In [1]:
import networkx as nx
from itertools import combinations
import pandas as pd

In [2]:
def link_prediction(G):
    # Store the predicted links with their scores
    predicted_links = []
    
    # Iterate over all pairs of nodes
    for u, v in combinations(G.nodes, 2):
        if not G.has_edge(u, v):
            # Get common neighbors
            common_neighbors = len(list(nx.common_neighbors(G, u, v)))
            if common_neighbors > 0:
                predicted_links.append(((u, v), common_neighbors))
    
    # Sort the predicted links by the number of common neighbors in descending order
    predicted_links = sorted(predicted_links, key=lambda x: x[1], reverse=True)
    
    return predicted_links

In [3]:
# Create a sample graph
G = nx.Graph()
df = pd.read_csv('../../facebook_clean_data/tvshow_edges.csv')
# Create a sample graph
G = nx.from_pandas_edgelist(df, 'node_1', 'node_2')

# Perform link prediction
predicted_links = link_prediction(G)

# Print the predicted links
for (u, v), score in predicted_links:
    print(f"Predicted link between node {u} and node {v} with common neighbors count: {score}")
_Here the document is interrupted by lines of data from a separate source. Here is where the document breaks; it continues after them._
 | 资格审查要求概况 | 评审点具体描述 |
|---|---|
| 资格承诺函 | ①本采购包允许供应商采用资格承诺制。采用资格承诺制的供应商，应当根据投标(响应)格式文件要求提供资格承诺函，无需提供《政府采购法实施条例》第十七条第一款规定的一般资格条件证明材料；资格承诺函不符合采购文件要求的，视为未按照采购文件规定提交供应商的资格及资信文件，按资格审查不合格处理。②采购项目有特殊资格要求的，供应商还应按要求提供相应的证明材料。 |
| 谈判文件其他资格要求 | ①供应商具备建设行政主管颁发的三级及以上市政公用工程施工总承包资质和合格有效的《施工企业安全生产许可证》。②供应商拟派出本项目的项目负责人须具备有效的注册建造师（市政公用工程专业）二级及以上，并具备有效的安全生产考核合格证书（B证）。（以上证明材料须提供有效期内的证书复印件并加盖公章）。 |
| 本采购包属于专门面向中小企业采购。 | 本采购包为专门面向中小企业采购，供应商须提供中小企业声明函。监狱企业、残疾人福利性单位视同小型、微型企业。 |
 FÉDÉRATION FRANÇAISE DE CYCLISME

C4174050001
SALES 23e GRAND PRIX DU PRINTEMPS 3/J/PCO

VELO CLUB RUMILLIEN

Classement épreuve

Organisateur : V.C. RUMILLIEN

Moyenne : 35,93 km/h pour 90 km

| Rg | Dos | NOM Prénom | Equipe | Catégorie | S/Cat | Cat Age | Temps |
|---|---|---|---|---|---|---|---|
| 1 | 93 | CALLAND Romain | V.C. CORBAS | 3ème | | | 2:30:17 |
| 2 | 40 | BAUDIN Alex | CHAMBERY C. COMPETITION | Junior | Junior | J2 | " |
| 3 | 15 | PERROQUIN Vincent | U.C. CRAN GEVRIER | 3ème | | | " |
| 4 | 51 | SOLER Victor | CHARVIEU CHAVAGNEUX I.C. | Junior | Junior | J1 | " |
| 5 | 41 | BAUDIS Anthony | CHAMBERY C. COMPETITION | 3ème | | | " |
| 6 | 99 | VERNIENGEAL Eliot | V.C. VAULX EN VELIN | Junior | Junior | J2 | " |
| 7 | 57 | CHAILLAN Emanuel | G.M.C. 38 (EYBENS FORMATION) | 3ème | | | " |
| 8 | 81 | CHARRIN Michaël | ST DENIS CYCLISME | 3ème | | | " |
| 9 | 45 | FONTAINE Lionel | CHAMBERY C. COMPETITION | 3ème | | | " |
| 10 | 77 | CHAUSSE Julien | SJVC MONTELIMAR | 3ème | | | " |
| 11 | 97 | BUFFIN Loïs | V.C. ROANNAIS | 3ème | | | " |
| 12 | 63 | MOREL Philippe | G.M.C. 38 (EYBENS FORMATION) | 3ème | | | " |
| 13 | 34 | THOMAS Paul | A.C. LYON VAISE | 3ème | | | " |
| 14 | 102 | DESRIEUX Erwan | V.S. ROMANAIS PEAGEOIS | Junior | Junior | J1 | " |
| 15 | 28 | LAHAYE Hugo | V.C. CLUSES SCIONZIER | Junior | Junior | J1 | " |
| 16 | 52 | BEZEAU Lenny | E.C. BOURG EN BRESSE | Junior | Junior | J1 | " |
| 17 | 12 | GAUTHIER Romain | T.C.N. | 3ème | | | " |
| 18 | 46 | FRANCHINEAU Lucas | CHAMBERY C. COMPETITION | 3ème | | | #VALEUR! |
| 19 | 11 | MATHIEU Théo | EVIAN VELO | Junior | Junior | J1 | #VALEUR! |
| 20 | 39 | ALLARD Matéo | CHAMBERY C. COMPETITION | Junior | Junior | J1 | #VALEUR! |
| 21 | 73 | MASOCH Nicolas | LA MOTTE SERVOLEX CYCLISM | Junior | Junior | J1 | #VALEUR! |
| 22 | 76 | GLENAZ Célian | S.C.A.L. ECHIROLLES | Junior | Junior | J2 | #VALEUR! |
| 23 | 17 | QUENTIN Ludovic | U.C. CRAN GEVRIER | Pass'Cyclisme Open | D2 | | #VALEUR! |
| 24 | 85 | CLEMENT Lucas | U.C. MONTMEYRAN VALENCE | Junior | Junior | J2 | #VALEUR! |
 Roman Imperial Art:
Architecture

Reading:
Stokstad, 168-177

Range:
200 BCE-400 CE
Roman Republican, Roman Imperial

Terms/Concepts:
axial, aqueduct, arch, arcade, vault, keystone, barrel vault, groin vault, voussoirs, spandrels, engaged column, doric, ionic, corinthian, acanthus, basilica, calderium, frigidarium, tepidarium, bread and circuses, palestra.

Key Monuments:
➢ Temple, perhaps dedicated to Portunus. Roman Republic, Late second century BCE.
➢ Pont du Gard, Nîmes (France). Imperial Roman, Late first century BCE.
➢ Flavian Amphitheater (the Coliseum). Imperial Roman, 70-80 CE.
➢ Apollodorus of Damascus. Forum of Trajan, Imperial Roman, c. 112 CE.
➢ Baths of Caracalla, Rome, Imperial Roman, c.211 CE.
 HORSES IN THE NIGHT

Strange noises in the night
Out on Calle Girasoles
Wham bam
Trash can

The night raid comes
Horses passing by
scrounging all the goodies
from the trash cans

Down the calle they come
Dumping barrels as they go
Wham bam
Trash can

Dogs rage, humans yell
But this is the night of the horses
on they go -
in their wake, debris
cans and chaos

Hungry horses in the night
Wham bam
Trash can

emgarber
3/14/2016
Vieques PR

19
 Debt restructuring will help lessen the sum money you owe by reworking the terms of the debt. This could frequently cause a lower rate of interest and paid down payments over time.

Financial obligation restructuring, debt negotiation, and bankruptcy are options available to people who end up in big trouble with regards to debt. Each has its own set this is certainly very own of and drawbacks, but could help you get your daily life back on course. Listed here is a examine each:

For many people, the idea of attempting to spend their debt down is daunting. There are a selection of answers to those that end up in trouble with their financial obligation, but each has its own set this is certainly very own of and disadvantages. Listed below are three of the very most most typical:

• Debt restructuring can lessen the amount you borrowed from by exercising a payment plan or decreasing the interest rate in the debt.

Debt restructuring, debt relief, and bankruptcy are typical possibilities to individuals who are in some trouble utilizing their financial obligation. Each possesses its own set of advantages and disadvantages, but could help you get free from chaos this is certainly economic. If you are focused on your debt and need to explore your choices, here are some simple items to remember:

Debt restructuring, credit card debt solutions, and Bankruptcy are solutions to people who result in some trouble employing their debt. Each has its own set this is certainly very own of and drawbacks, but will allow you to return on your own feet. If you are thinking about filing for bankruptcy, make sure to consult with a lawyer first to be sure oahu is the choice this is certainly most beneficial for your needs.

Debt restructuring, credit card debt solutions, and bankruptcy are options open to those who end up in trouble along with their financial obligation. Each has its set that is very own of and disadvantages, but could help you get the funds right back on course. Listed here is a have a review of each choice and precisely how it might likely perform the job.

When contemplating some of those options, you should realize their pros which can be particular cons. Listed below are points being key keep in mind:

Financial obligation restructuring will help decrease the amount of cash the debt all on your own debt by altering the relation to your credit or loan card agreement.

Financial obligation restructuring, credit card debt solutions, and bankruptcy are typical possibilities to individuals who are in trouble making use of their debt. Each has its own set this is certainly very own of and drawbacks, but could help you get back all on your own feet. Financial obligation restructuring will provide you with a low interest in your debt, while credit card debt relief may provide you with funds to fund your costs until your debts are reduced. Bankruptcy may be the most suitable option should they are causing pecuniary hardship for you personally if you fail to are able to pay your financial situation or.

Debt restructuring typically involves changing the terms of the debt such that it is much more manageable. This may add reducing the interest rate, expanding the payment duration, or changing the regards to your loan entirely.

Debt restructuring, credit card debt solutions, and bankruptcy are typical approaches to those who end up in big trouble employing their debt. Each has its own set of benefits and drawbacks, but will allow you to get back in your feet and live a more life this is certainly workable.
Predicted link between node 2008 and node 3254 with common neighbors count: 122
Predicted link between node 1925 and node 2972 with common neighbors count: 56
Predicted link between node 1925 and node 1457 with common neighbors count: 56
Predicted link between node 1925 and node 2935 with common neighbors count: 56
Predicted link between node 1925 and node 1788 with common neighbors count: 56
Predicted link between node 1925 and node 3283 with common neighbors count: 56
Predicted link between node 2303 and node 1457 with common neighbors count: 56
Predicted link between node 2972 and node 2935 with common neighbors count: 56
Predicted link between node 2972 and node 1788 with common neighbors count: 56
Predicted link between node 2972 and node 3283 with common neighbors count: 56
Predicted link between node 2935 and node 1788 with common neighbors count: 56
Predicted link between node 2935 and node 3283 with common neighbors count: 56
Predicted link between node 1788 and node 3283 with

Functionality:

The link_prediction function iterates over all possible pairs of nodes in the graph, excluding pairs that already have an edge between them.

For each pair of nodes, the function calculates the number of common neighbors.

It then stores the pairs with common neighbors and sorts them in descending order based on the number of common neighbors.

Performance:

Efficiency: The method is simple and efficient for smaller or moderately sized graphs. However, as the graph grows, the combination of all node pairs and the common neighbor calculation can become computationally expensive.

Predictive Power: The algorithm works well for networks where common neighbors play a significant role in link formation, such as social networks. However, it may not perform as well in graphs with different underlying structures.

Limitations:

The algorithm assumes that the number of common neighbors is directly correlated with the likelihood of a link forming, which might not be true for all networks.

The code does not consider the possibility of multiple factors influencing link formation, such as node degree or other structural properties of the graph.